*Aangeleverde tekst*.
========

In zijn boek ‘The Male Hormone’ schreef de Amerikaanse microbioloog Paul Henry de Kruif (1890-1971):
“We weten dat zowel de St. Louis Cardinals als de St. Louis Browns het kampioenschap wonnen dank zij een overvloed aan vitaminen. Het zou interessant zijn ombij atleten de productieve kracht van een overvloed testosteron te onderzoeken”,
waarmee hij de aandacht vestigde op nieuwe synthetische anabole steroïden. Hij argumenteerde dat deze nieuwe hormonen in staat waren om personen te verjongen en hun productiviteit konden verhogen. Bovendien stimuleerden ze het lichaam bij de synthese van eiwitten. De Kruif gaf grif toe dat hij dagelijks zelf twintig tot dertig milligram Testosteron slikte. In de wereld van de bodybuilding bleef het boek niet zonder gevolgen, zeker toen er in professionele tijdschriften positieve wetenschappelijke publicaties verschenen. Een toevoeging van anabolica zou het lichaam meer ontwikkelen dan de ‘normale’ afmetingen en de 'normale' kracht. Alleen was men de nevenwerkingen vergeten vermelden.

========

*Verzamelde gegevens*.
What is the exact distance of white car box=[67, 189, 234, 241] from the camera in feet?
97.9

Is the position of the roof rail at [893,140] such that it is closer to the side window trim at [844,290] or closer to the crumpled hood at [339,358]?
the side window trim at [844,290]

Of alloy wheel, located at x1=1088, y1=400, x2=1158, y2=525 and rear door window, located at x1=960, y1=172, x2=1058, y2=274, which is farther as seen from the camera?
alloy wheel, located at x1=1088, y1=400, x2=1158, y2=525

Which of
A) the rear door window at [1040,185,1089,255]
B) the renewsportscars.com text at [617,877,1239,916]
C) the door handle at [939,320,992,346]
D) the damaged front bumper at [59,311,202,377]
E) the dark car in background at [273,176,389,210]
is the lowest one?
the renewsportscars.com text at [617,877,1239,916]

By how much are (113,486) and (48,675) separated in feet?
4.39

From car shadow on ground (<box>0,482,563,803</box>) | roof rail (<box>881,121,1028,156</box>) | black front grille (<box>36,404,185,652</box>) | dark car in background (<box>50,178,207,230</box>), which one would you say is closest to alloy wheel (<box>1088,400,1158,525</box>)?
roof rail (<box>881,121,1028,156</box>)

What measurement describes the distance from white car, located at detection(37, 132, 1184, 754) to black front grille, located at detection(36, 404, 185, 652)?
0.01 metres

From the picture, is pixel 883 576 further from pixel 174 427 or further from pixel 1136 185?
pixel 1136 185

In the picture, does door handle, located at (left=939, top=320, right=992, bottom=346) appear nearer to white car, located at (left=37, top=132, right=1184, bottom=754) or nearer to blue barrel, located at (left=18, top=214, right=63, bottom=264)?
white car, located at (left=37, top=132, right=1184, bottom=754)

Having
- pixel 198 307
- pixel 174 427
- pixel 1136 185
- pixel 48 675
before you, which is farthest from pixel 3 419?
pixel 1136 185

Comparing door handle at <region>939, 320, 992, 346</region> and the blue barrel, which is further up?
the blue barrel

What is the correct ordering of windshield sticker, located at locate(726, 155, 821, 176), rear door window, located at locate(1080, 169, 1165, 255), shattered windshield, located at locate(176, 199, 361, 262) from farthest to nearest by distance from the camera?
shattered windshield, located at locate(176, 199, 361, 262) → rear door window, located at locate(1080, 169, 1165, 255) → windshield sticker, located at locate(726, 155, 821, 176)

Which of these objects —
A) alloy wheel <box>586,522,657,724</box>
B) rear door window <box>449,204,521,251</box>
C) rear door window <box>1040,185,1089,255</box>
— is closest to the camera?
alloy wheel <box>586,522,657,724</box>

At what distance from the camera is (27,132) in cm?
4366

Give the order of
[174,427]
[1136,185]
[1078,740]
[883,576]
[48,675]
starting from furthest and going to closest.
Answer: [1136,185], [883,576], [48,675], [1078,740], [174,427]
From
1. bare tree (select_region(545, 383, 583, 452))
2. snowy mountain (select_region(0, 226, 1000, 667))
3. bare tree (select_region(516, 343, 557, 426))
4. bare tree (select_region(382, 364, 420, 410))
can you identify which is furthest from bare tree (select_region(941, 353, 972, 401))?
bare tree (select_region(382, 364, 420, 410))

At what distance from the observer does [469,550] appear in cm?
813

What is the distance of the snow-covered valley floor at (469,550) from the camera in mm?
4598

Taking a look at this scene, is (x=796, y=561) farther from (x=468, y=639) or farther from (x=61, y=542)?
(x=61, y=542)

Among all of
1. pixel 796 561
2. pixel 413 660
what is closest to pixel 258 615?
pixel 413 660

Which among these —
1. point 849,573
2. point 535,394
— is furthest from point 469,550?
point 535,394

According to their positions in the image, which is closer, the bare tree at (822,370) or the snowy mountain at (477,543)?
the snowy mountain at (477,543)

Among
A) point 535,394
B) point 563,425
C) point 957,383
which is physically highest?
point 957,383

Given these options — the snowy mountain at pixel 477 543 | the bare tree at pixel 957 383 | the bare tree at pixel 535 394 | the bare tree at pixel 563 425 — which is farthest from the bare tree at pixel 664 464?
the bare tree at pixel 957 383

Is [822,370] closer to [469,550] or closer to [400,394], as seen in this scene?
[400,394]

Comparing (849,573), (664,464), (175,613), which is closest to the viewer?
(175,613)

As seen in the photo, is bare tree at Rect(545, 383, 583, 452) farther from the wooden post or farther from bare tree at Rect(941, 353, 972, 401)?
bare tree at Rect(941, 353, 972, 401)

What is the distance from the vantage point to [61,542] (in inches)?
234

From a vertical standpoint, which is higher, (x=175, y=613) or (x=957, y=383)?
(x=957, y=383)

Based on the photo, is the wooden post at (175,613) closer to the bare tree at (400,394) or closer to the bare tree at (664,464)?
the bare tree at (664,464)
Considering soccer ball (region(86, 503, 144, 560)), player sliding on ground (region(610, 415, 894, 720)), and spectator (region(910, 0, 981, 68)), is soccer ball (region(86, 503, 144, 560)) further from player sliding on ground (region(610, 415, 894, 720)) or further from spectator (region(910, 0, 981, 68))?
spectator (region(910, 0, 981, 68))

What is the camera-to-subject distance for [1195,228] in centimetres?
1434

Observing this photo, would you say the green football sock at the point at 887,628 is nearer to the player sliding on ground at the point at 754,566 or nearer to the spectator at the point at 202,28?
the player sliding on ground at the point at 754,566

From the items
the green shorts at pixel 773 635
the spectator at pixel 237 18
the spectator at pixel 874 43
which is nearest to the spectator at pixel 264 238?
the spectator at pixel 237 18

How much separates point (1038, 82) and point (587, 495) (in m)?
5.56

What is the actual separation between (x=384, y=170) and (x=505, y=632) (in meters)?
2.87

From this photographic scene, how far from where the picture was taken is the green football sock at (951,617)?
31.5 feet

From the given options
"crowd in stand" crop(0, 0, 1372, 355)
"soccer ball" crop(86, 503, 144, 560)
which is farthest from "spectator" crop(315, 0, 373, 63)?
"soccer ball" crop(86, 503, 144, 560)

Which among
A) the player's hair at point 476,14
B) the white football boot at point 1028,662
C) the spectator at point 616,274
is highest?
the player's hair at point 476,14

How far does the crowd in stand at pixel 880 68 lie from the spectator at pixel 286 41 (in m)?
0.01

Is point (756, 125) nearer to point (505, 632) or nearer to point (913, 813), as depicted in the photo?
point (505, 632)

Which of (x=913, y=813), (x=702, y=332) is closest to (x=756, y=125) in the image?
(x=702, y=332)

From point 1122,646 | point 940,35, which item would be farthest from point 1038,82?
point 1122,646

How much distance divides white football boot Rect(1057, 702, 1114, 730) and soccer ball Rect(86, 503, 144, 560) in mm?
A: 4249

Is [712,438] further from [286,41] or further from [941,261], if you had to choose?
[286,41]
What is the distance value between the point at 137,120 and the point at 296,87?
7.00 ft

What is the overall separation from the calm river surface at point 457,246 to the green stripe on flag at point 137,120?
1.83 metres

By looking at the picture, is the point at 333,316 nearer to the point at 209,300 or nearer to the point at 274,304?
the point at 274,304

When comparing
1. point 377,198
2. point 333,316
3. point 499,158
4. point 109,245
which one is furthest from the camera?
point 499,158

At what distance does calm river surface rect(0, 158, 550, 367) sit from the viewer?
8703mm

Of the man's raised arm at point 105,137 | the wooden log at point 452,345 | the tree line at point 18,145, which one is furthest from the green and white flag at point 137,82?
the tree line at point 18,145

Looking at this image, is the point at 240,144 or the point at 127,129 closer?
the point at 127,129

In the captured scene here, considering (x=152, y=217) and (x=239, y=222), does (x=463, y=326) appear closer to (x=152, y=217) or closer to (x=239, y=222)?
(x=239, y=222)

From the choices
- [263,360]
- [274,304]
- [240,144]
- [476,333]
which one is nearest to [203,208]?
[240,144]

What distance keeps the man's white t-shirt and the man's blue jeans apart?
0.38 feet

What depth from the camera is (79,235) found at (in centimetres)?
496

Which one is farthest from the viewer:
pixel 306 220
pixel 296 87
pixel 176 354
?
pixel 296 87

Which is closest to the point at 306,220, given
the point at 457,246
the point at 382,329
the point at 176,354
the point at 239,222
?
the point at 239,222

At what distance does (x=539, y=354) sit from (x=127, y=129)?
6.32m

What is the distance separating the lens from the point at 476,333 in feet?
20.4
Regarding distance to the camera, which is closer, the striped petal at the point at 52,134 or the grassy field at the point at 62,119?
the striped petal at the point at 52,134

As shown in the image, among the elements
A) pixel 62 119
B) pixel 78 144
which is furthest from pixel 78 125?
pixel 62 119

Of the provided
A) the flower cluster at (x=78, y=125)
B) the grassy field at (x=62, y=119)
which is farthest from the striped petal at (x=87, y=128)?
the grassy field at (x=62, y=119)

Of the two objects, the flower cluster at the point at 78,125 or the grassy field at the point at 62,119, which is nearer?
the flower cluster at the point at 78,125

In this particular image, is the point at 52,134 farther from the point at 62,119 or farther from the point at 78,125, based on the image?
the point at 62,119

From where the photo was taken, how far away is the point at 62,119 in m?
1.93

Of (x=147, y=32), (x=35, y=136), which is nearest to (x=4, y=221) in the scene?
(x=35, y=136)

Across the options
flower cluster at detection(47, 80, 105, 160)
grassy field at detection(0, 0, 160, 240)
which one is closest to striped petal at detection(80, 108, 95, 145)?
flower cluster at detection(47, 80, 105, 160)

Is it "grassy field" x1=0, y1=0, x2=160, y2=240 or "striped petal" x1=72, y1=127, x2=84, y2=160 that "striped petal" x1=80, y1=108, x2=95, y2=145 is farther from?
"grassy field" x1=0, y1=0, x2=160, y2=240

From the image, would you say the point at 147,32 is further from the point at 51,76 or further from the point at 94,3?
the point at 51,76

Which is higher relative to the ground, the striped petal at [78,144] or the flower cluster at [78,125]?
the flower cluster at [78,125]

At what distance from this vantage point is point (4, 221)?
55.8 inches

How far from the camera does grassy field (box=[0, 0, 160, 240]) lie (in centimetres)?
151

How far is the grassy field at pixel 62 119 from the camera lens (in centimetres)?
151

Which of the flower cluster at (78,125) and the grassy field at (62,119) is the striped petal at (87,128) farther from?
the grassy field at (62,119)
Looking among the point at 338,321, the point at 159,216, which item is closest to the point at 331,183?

========

*Onderdelen oefening*.
- a) Kloppen deze uitspraken met de tekst over De Kruif en anabole steroïden? Antwoord per uitspraak met ja of nee en citeer de woorden uit de tekst die de doorslag geven. (i) De Kruif nam zelf elke dag testosteron in. (ii) In de publicaties werden de bijwerkingen uitgebreid besproken. (iii) De Kruif was een Britse scheikundige.
- b) Schrijf de tekst over De Kruif en anabole steroïden verder vanaf het punt waar hij ophoudt.

*Antwoorden per opdracht*.
- a)
(i) Ja: "De Kruif gaf grif toe dat hij dagelijks zelf twintig tot dertig milligram Testosteron slikte."
(ii) Nee: "Alleen was men de nevenwerkingen vergeten vermelden."
(iii) Nee: "de Amerikaanse microbioloog Paul Henry de Kruif"

- b)
Benzedrine en aanverwanten werden ook onweerstaanbaar in andere sporten. Om het werelduurrecord op de baan te verbreken in november 1942 slikte de Italiaanse wielrenner Fausto Coppi (1919-1960) zeven pakken amfetamine.
1943
De amfetamines werden in de tweede Wereldoorlog in het leger gebruikt om de troepen gemotiveerd en agressief te houden. De Duitsers slikten de metamfetamine Pervitin, de Verenigde Staten, Groot-Brittannië en Japan verkozen Benzedrin.
1944
In 1944 werd een cocktail van amfetamines en cocaïne getest die de soldaten aan het front nieuwe krachten moest geven. Een maandenlang onderzoek in de labo's van de Universität Kiel leverde een gebruiksklare D-IX-pil op, een combinatie van vijf milligram cocaïne, drie milligram Pervitin, vijf milligram van het morfinepreparaat Eukodal en de synthetische cocaïne van de firma Merck. Tijdens de eerste Wereldoorlog al gebruikten de piloten dit laatste product om hun inspanningen vol te houden. Vanaf november 1944 werd het medicament op de gevangenen van het concentratiekamp Sachsenhausen uitgetest, waarbij het belastingsvermogen van D-IX bij mensen werd bepaald. Het 'Ärztlichem Kriegs-Tagebuch' rapporteerde in dat verband dat dank zij het product proefkonijnen bij de dagelijkse duurmarchen toekwamen met twee à drie rustpauzes. Ook het verminderen van de slaap was opvallend. Na de tweede Wereldoorlog dook deze combinatie van cocaïne, methylamfetamine en morfine, die schertsend ook de Pot d'Adolf werd genoemd, in de wielerpelotons op als gebruiksklare pil, vooral in België en Frankrijk.